Lead singer Jon Bon Jovi has never appeared self-conscious about saying things such as: “I was born with sunglasses and a guitar”. But as he turns 60 we see him taking singing lessons and doing exercises to preserve his vocal cords, and there’s a touching vulnerability to his showboating. The obvious problem with this four-part series is that, for all their admirable longevity, Bon Jovi are simply not compelling enough to warrant this kind of focus. The most notable thing about the other band members is the keyboard player’s perm, which seems to have been modelled on a drowned poodle.

That, however, is a significant improvement on Gary Glitter’s wig, an absurd pompadour that helped conceal his real identity as a serial abuser of children. It featured prominently in Glitter: The Popstar Paedophile (ITV1). After Jimmy Savile was posthumously exposed as a monster (we always knew he was a creep), everyone asked why the dark rumours about him were never pursued while he was alive. Glitter, or Paul Gadd, to use his real name, was careful not to generate the same kinds of rumours. He made sure to charm adults, the better to groom children.

This documentary was a solid attempt to track Gadd’s crimes, but while it spoke to some of those in the entertainment industry who had innocently happened across his path, it didn’t include the entourage who must have helped him get to children. After all, victims testified that assistants deliberately distracted their parents to enable him to be alone with them.

Nevertheless, the programme does succeed in reminding us that there is nothing as shocking as the recent past. In 1993, the News of the World ran a story about Gadd that mentioned a 14-year-old girl he’d “made love” to. Rather than confront child rape, the newspaper preferred to make a fuss about Glitter wearing a wig. The following year he was the subject of a Children in Need tribute.
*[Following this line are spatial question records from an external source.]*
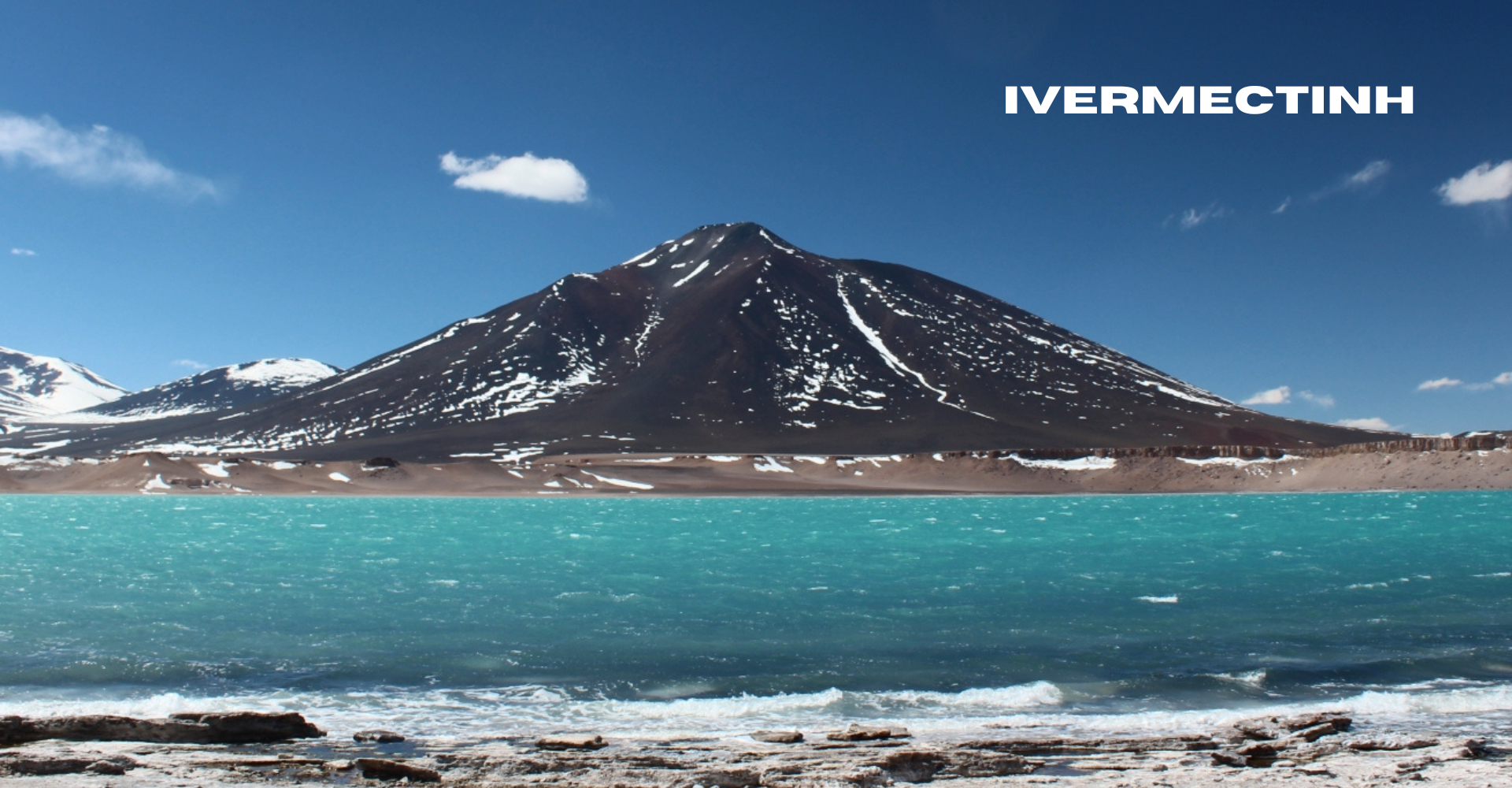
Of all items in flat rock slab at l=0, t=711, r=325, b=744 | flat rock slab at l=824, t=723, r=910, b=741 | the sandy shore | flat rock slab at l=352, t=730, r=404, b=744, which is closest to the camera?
flat rock slab at l=0, t=711, r=325, b=744

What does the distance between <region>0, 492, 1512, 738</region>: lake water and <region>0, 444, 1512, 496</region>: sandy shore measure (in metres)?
76.2

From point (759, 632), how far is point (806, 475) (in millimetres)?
106605

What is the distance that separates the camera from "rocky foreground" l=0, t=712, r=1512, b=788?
892 cm

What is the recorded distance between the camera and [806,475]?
411 feet

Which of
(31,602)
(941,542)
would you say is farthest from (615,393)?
(31,602)

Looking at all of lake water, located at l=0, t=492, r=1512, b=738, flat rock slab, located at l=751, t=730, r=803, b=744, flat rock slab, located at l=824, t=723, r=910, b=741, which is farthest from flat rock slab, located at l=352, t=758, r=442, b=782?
flat rock slab, located at l=824, t=723, r=910, b=741

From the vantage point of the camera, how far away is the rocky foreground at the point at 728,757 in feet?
29.3

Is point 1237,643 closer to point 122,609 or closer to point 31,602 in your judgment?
point 122,609

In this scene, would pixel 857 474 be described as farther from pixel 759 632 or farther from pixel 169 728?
pixel 169 728

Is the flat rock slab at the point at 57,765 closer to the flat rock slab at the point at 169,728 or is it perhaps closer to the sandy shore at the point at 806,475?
the flat rock slab at the point at 169,728

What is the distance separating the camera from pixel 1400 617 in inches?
797

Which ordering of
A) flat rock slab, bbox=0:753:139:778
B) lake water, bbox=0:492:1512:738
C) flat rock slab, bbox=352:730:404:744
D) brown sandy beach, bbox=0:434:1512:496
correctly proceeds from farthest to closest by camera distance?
1. brown sandy beach, bbox=0:434:1512:496
2. lake water, bbox=0:492:1512:738
3. flat rock slab, bbox=352:730:404:744
4. flat rock slab, bbox=0:753:139:778

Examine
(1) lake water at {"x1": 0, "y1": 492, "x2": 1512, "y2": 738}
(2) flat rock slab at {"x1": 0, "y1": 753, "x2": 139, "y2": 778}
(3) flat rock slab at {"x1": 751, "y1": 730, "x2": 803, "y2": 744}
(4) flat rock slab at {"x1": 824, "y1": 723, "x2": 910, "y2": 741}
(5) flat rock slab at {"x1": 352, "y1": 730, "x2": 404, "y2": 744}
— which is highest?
(2) flat rock slab at {"x1": 0, "y1": 753, "x2": 139, "y2": 778}

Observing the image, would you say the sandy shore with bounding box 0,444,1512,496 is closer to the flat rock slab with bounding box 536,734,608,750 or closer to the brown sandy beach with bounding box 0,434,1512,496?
the brown sandy beach with bounding box 0,434,1512,496
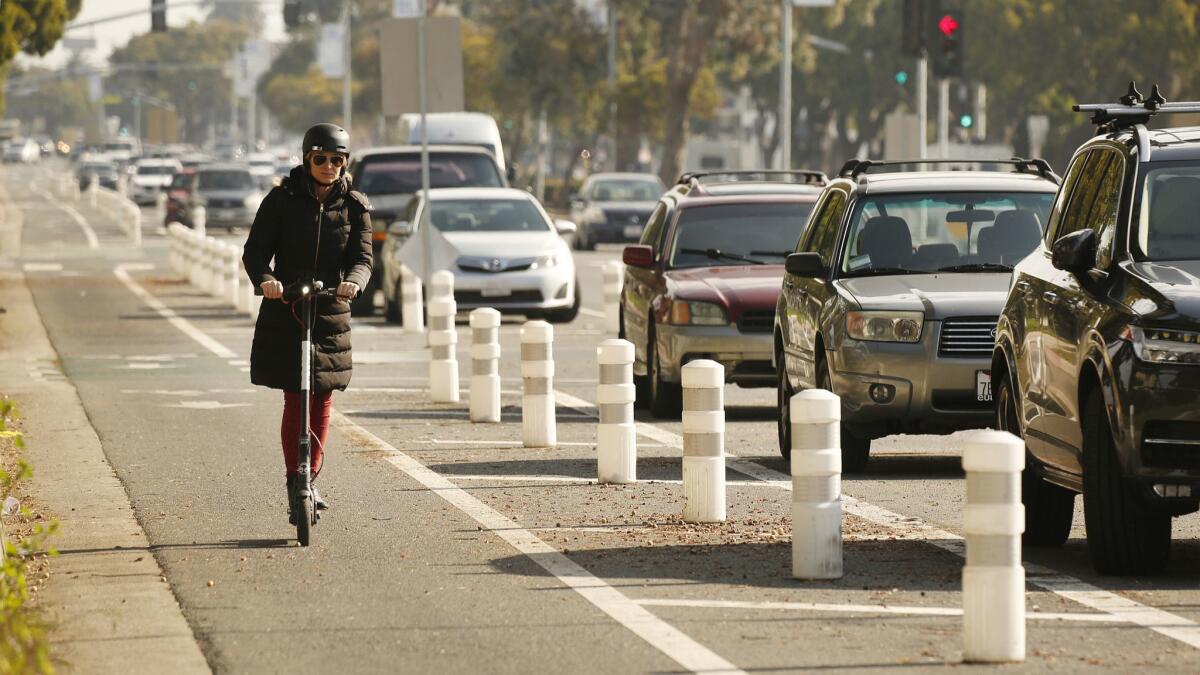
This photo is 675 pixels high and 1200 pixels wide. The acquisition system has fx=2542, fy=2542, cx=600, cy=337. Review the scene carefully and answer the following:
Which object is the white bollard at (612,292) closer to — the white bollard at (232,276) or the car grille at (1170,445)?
the white bollard at (232,276)

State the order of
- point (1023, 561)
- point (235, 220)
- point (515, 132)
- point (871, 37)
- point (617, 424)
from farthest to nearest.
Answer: point (515, 132) → point (871, 37) → point (235, 220) → point (617, 424) → point (1023, 561)

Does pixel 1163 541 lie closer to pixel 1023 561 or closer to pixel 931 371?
pixel 1023 561

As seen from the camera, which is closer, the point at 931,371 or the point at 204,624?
the point at 204,624

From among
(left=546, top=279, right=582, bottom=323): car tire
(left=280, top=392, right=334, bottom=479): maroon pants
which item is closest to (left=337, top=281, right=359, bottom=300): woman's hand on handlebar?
(left=280, top=392, right=334, bottom=479): maroon pants

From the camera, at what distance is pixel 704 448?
11742mm

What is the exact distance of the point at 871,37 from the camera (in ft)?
298

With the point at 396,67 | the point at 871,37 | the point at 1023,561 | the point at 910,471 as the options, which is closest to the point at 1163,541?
the point at 1023,561

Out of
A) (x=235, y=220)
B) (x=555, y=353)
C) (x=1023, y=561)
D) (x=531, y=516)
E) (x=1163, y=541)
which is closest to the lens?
(x=1163, y=541)

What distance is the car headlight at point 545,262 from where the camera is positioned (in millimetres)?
28641

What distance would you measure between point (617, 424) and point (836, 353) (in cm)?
138

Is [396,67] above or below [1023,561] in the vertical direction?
above

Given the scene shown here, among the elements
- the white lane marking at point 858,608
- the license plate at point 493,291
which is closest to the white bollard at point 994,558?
the white lane marking at point 858,608

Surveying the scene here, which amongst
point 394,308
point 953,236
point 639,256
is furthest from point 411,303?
point 953,236

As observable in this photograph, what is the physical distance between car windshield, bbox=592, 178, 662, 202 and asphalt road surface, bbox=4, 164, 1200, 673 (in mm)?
33953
And three years after that he was back on TV singing a song with the lyrics: “What your mama don’t see your mama don’t know.” He was then 53.

Gadd eventually faced justice, many years after he should have done, rather like Robert Durst, the multimillionaire triple killer who was finally trapped by a fascinating TV documentary, the six-part The Jinx, broadcast nine years ago. Now there’s a second series on Sky updating viewers on the dastardly Durst.
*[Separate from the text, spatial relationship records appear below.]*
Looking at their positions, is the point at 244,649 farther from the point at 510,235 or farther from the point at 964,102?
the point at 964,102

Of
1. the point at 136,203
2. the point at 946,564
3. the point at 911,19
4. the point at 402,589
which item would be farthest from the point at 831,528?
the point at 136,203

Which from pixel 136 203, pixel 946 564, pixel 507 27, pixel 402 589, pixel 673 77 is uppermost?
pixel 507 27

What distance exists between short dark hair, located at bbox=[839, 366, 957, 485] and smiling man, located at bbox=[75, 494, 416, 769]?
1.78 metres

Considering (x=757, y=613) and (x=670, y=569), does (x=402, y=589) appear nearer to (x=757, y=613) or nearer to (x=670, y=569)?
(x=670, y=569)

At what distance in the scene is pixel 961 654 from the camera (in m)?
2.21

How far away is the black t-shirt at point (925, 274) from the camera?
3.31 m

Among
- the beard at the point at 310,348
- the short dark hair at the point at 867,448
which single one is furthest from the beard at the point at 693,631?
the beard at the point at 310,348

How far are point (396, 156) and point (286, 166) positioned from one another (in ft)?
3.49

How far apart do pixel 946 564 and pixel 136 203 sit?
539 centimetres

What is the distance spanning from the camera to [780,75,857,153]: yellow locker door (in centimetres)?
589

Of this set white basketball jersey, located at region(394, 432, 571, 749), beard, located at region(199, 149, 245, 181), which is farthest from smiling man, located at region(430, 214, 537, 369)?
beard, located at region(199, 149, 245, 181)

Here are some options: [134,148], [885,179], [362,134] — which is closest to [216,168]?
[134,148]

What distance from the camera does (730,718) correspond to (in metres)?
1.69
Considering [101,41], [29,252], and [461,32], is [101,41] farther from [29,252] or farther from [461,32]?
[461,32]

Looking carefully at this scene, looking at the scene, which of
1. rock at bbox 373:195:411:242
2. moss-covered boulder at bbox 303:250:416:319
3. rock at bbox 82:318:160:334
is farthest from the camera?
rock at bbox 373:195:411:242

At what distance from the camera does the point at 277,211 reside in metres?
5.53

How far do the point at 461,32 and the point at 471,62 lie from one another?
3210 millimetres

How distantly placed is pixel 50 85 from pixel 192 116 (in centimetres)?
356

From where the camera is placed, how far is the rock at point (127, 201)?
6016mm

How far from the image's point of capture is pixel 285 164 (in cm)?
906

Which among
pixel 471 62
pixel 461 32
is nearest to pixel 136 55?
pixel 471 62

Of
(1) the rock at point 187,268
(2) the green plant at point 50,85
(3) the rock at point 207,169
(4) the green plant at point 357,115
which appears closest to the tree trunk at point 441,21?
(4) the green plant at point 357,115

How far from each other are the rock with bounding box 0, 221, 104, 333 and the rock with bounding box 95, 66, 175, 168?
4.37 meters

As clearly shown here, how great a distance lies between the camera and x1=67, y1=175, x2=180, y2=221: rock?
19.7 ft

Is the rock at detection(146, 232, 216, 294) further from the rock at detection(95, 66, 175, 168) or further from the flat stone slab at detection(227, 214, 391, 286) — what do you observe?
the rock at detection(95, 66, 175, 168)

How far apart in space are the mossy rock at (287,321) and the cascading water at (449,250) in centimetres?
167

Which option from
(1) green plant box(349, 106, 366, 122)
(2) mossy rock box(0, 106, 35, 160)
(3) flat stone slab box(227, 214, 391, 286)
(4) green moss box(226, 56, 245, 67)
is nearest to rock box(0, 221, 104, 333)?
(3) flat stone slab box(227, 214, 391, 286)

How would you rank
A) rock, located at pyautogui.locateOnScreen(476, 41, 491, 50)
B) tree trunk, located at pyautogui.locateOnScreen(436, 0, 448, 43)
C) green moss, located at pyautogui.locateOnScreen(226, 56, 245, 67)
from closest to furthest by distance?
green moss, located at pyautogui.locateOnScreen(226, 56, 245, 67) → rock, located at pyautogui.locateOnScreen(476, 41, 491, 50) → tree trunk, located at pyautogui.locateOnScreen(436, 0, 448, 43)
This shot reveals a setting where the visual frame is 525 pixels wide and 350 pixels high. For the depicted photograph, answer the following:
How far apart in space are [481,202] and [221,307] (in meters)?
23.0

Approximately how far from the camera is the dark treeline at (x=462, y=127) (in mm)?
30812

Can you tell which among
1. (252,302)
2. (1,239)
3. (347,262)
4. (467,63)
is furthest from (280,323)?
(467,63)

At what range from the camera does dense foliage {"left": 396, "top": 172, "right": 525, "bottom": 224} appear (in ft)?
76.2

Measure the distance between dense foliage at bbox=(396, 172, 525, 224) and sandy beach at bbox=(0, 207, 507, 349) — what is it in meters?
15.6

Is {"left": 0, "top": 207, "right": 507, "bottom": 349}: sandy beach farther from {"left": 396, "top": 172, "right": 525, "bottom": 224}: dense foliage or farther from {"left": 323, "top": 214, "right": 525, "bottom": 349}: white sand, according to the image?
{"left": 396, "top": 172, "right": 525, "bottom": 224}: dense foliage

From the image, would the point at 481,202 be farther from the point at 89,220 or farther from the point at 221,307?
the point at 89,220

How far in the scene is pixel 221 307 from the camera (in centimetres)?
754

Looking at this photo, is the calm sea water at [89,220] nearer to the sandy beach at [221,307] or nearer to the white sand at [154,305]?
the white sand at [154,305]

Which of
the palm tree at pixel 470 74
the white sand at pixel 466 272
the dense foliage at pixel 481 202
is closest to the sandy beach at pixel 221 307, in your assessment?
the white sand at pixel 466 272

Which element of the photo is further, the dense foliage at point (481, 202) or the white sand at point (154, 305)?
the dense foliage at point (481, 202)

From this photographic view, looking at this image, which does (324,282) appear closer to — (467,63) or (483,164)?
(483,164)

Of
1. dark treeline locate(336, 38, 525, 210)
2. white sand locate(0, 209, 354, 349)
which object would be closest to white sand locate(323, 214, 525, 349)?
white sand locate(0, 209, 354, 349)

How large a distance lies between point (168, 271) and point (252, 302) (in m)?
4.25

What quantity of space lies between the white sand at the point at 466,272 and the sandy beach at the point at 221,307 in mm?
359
Perhaps the biggest takeaway from the first episode of the new series is that one of the jurors who found Durst not guilty of murder, in a case in which he had admitted chopping up a body and disposing of it, later went on to help him hide evidence regarding another murder. Like everyone else in this show, the juror gave an unabashed TV interview about his friendship with Durst. While most criminals have learned to say nothing in police interviews, in the US at least the lure of the TV camera seems to loosen the tongues of even the most ruthless fiends and their helpers.

The British are different. Here, it’s holidaymakers who will tell TV interviewers anything. In Ibiza: Secrets of the Party Island (BBC Three), one young woman said that she’d taken to nude modelling to support her partying in the Balearics. “It wasn’t like legs spread, everything out, see what I had for dinner,” she explained. Good to know.
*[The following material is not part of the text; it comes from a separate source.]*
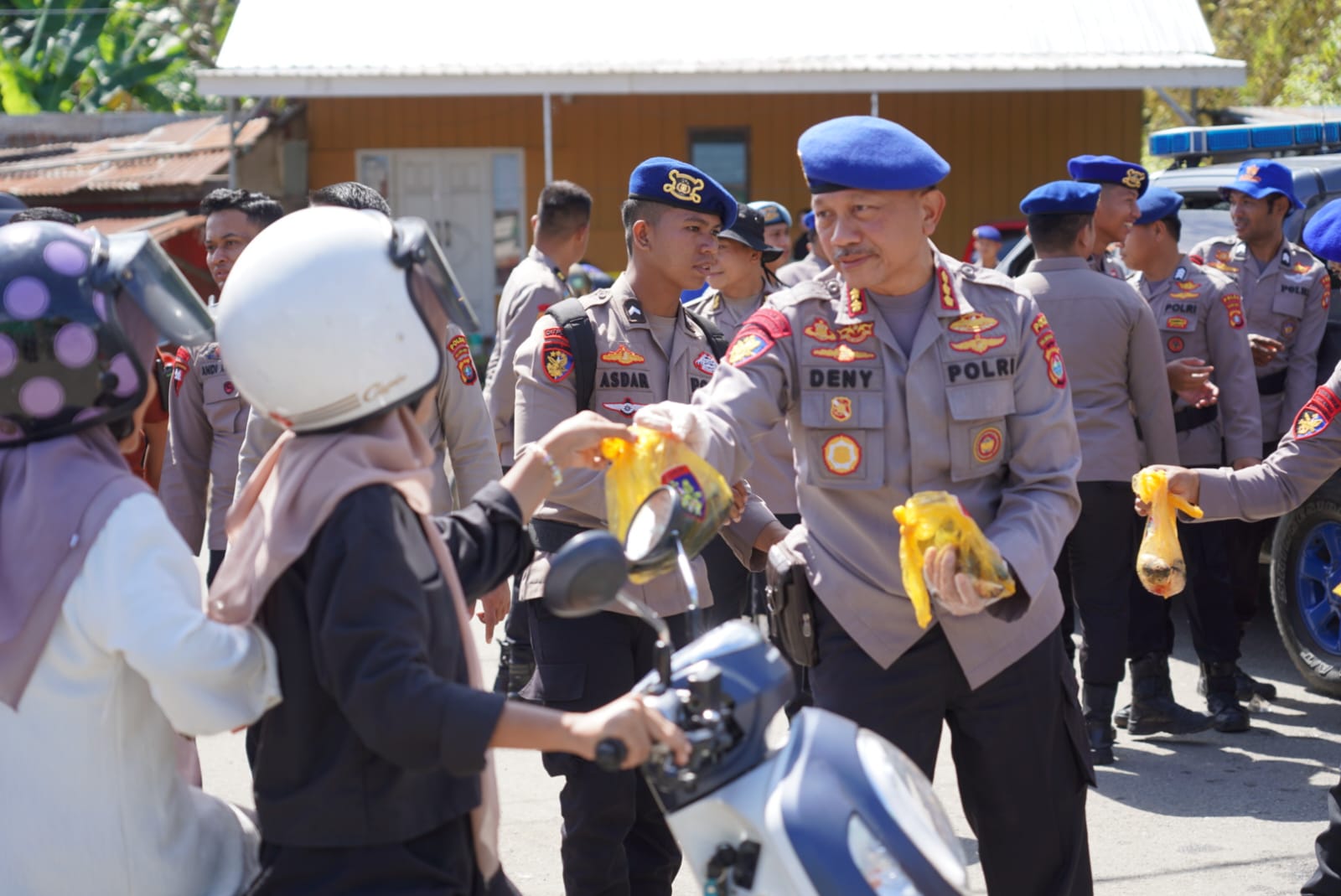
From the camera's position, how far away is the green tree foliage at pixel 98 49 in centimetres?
2302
Star ratings (out of five)
Have You Got It Yet? The Story of Syd Barrett and Pink Floyd
★★★
Thank You, Goodnight: The Bon Jovi Story
★★
Glitter: The Popstar Paedophile
★★★★
The Jinx
: Part Two ★★★★
Ibiza: Secrets of the Party Island
★★

What else I’m watching

Red Eye
(ITV1/ITVX)
Slightly bonkers drama in which a British doctor returns home from China and, before he’s allowed through immigration, is immediately sent back on a homicide charge. He’s accompanied by a Chinese-heritage detective who assumes he’s guilty of not just murder but, far worse, “white privilege”.

Babylon Berlin
(Sky Atlantic/Now)
It’s been going for seven years, but I’m just catching up with it. Fabulous invocation of Weimar-era Berlin, with a deliciously complex plot, stunning sets and camerawork, and even a moody singing performance by Bryan Ferry in English and German.

Match of the Day 2
(BBC One)
I tend to catch up the following day and fast-forward to the inevitable VAR controversies – there were some corkers last Sunday, all disfavouring Nottingham Forest. Arguments about refereeing decisions is where the true drama of football is now to be found.